#### [GIVEN REQUEST 1]
Copy the records word for word, from their first line through the line that contains "443), (582, 724).", including that line.

#### [SOURCE DOCUMENT]
* * * * *

I did this initially, however estimated 1.8 correctly afterwards. I believe the 1.8 answer is probably correct (it is nicer). In any case you should have subtracted an extra degree of freedom as the mean has still been calculated from observed data.
17. Hella pissed I didn't say sample size is large for 1a.
Can you still get anything if you write along the lines of its results best reflecting the population as proportion of stratum in sample equals proportion of that strata in population. And for point 2 stating population divides into mutually exclusive groups ??
18. (Original post by Mav1)
1a) Gives fair representation of strata, more suitable for larger samples
1b)Can estimate sampling error, no interview bias

2)agree.

3)a)When data is already ranked or variables are not jointly normally distributed
b)agree
c)agree
d)not sure

4)agree

5a)agree
5b) Not sure you 'assume' CLT but this might be correct, I answered that the people were selected independently.
5c) can't remember

6)agree

7)agree
Yeah, my definitions aren't brilliant but I'm pretty sure all my maths is right
19. (Original post by ZeusOfScience)

* * * * *

#### [MATERIAL SUPPLIED]
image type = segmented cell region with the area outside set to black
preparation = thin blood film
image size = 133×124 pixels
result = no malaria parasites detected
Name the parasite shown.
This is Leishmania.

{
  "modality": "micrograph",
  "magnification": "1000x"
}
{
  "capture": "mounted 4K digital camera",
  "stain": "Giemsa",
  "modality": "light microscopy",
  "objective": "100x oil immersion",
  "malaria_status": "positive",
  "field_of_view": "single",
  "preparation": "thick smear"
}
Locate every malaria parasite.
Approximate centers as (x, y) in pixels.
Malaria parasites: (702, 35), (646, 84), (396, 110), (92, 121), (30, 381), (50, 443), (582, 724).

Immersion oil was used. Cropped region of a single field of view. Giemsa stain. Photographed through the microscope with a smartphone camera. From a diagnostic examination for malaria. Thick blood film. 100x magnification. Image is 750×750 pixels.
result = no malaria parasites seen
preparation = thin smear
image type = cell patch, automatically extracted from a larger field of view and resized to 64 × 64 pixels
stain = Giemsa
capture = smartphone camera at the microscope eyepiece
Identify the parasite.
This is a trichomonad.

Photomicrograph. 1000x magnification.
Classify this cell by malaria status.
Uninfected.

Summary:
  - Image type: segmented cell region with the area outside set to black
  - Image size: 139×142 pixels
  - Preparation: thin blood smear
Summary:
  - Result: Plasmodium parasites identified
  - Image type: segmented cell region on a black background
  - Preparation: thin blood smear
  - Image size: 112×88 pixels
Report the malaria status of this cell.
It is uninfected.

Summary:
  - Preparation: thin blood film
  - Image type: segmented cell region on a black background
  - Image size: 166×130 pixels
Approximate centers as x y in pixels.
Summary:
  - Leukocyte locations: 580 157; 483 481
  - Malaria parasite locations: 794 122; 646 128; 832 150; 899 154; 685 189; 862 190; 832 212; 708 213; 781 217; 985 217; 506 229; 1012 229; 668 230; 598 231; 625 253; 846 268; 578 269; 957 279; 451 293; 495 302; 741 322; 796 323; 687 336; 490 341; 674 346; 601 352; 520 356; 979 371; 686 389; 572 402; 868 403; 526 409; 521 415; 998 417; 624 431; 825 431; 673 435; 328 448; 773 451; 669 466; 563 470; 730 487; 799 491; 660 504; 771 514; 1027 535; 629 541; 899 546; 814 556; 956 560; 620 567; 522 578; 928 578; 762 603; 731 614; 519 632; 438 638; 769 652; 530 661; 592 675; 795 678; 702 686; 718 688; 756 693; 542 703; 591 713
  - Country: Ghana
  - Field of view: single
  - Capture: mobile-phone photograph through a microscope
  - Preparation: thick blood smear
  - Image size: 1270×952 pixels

* * * * *

#### [GIVEN REQUEST 2]
In the forum thread, which estimate does the first post say is probably correct?

#### [OUTPUT 1]
image type = segmented cell region with the area outside set to black
preparation = thin blood film
image size = 133×124 pixels
result = no malaria parasites detected
Name the parasite shown.
This is Leishmania.

{
  "modality": "micrograph",
  "magnification": "1000x"
}
{
  "capture": "mounted 4K digital camera",
  "stain": "Giemsa",
  "modality": "light microscopy",
  "objective": "100x oil immersion",
  "malaria_status": "positive",
  "field_of_view": "single",
  "preparation": "thick smear"
}
Locate every malaria parasite.
Approximate centers as (x, y) in pixels.
Malaria parasites: (702, 35), (646, 84), (396, 110), (92, 121), (30, 381), (50, 443), (582, 724).

#### [OUTPUT 2]
The post says the 1.8 answer is probably correct.